**TEXT EXTRACT**
Write a business development plan
Now that you’re in the growth stage of your business, set things in motion with a business development plan.
A business development plan sets goals for growth and explains how you will achieve them. It can have a short-term or long-term focus. Review and revise your plan as often as you can. And keep building on it as your business evolves.
How to write a business development plan
Your business development plan is your roadmap to growth, so make it clear, specific and realistic.
What to include in a business development plan
- Opportunities for growth: Identify where growth will come from – whether it’s in creating new products, adding more services, breaking into new markets, or a combination of these.
- Funding plan: Determine how you’ll fund your business growth. How much capital do you already have? How much more do you need and how will you get it? Check out our guide on financing your business.
- Financial goals: Work out what revenue, costs and profits you’ll have if things stay the same. Use those numbers as a basis for setting new, more ambitious financial goals.
- Operational needs: Identify what things about your business will need to change in order to achieve growth. Will you need extra people, more equipment, or new suppliers?

**MATERIAL**
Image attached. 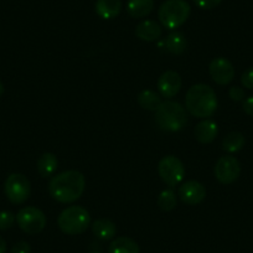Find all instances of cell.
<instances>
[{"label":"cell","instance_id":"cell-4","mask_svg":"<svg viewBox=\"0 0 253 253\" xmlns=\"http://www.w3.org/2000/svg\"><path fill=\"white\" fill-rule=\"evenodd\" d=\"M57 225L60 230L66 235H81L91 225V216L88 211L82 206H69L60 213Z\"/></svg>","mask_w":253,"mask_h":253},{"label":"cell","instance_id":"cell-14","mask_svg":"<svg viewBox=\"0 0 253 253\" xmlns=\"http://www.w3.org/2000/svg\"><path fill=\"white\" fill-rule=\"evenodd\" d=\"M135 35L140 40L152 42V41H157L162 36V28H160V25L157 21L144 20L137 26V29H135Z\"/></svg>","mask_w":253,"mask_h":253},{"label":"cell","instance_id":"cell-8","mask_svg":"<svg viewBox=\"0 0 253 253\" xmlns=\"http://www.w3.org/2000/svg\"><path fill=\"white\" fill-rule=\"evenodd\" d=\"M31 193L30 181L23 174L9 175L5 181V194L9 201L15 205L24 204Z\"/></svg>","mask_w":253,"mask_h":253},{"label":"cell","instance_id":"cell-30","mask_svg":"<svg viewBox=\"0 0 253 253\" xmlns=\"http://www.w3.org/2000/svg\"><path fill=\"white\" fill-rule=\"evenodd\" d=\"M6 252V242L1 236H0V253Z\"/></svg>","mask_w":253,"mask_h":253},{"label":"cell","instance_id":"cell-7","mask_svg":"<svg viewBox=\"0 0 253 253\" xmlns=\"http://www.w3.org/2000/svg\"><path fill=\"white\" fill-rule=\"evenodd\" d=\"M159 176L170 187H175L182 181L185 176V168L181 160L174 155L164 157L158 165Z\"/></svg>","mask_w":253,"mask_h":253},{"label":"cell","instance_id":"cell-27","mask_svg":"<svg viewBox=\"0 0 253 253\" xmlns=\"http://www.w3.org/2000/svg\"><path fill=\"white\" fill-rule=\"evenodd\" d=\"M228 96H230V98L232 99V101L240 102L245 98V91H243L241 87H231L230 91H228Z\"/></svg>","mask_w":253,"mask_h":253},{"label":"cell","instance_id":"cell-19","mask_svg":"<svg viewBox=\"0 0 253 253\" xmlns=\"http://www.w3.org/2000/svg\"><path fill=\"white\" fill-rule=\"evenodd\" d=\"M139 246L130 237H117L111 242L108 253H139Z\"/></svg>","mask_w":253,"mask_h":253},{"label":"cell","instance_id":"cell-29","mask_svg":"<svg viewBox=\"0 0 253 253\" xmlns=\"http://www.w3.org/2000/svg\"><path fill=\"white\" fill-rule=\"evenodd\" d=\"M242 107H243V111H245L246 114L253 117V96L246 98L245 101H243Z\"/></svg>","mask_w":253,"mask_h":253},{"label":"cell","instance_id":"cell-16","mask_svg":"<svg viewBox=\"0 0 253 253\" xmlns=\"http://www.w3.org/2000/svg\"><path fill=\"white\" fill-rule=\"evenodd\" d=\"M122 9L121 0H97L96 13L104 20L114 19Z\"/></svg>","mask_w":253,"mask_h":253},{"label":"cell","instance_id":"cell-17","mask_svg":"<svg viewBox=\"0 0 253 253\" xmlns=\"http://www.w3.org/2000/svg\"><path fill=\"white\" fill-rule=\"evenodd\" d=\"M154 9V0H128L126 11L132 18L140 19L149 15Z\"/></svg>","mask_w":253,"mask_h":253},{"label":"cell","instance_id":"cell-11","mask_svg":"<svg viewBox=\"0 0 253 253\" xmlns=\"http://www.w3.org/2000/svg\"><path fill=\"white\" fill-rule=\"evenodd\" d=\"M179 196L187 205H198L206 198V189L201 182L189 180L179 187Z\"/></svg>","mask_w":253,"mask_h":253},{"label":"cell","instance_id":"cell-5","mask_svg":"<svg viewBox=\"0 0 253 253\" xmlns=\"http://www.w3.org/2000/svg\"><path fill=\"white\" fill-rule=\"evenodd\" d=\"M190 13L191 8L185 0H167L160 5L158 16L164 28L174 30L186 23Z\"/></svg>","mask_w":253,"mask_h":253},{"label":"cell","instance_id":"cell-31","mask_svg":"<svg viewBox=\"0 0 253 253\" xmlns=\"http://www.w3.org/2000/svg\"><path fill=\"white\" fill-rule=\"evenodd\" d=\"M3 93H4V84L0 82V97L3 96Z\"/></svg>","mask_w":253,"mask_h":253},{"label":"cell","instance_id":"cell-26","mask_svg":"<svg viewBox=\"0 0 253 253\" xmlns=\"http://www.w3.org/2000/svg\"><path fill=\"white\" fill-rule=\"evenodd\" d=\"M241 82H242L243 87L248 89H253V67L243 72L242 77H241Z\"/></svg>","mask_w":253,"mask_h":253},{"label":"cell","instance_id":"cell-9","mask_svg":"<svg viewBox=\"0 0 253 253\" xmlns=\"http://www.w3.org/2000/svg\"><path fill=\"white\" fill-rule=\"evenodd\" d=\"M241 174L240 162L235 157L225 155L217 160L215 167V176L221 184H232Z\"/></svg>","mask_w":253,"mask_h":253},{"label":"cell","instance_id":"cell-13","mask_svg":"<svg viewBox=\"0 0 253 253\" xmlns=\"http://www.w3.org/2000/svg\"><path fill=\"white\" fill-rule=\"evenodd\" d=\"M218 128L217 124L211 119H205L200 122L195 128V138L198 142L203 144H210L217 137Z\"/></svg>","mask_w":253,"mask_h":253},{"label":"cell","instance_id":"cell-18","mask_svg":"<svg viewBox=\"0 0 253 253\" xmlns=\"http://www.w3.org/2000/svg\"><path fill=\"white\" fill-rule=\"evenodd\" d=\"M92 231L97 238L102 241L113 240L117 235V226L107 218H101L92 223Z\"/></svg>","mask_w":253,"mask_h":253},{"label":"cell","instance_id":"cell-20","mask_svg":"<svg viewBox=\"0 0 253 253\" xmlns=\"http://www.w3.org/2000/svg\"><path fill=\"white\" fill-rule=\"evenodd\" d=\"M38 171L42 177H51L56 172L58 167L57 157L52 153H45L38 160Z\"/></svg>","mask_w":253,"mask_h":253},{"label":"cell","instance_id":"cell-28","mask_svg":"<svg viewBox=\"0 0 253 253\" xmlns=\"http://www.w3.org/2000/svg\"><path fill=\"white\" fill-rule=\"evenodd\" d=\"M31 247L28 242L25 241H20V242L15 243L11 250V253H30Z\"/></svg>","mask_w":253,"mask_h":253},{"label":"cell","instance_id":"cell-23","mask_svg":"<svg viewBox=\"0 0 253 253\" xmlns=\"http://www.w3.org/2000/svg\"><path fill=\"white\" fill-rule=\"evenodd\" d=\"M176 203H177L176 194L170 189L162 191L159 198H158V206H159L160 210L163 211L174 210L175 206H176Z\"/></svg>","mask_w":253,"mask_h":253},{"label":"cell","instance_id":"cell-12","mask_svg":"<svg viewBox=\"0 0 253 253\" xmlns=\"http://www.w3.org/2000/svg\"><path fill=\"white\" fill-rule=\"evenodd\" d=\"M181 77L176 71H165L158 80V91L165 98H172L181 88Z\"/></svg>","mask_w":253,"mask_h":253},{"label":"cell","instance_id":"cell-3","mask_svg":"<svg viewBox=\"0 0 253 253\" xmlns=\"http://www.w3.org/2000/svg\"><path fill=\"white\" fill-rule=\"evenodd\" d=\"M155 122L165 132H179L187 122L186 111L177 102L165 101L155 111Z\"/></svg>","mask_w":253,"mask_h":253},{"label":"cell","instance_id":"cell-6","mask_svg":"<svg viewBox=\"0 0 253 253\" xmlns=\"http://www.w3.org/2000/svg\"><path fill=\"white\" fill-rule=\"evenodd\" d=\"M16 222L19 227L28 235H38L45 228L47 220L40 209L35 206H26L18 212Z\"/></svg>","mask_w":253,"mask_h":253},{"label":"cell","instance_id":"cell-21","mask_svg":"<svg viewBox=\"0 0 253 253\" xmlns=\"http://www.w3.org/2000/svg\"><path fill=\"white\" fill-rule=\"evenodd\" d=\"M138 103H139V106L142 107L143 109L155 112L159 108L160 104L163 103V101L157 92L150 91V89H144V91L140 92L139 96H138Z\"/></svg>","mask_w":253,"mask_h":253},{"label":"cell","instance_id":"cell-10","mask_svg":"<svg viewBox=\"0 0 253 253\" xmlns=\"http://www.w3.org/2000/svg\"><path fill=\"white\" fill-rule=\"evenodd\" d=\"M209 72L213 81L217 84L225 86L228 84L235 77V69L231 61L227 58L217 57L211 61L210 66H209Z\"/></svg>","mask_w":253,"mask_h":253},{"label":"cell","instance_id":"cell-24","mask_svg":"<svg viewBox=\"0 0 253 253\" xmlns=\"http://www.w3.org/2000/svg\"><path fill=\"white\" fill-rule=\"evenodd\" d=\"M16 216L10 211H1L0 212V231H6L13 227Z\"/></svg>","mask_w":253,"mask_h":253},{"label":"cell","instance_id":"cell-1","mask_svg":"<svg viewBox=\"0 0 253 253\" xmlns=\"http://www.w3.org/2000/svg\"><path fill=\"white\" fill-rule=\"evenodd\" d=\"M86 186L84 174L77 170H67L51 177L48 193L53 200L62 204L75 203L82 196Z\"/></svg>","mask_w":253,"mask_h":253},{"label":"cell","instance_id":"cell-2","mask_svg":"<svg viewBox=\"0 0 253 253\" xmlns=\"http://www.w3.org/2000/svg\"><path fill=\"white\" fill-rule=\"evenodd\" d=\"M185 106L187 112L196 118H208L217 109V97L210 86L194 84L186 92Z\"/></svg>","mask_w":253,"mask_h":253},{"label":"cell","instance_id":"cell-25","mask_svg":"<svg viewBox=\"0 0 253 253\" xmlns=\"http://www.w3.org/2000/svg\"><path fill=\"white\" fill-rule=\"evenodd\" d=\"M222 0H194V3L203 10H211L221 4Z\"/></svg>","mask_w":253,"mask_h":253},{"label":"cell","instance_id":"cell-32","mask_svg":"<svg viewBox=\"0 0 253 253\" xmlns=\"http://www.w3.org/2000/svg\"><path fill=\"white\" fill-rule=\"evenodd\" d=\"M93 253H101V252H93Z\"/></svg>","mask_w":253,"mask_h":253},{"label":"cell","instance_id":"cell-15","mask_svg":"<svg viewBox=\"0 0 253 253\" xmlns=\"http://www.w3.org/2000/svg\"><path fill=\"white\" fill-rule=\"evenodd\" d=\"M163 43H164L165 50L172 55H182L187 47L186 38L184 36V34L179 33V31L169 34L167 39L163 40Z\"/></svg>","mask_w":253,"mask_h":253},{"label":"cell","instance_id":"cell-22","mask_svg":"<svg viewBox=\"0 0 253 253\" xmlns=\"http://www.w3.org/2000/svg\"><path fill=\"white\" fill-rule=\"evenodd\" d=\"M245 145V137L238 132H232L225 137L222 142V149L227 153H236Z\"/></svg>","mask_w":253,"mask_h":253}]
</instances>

--

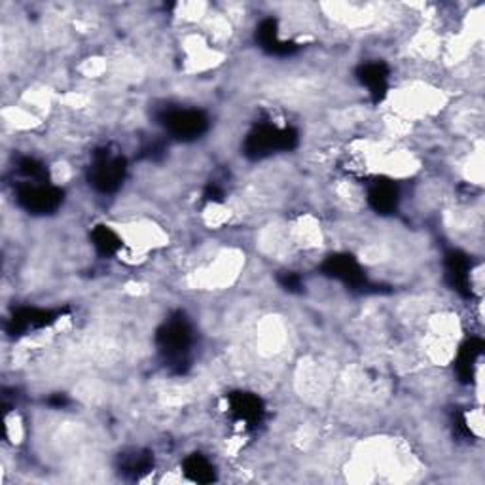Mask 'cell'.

**WRITTEN REQUEST A**
According to the business development plan guide, how often should you review and revise your plan?
**WRITTEN REQUEST B**
Echo the business development plan guide, everything from "- Operational needs: Identify" down to "or new suppliers?".

**FINAL RESULT A**
As often as you can.

**FINAL RESULT B**
- Operational needs: Identify what things about your business will need to change in order to achieve growth. Will you need extra people, more equipment, or new suppliers?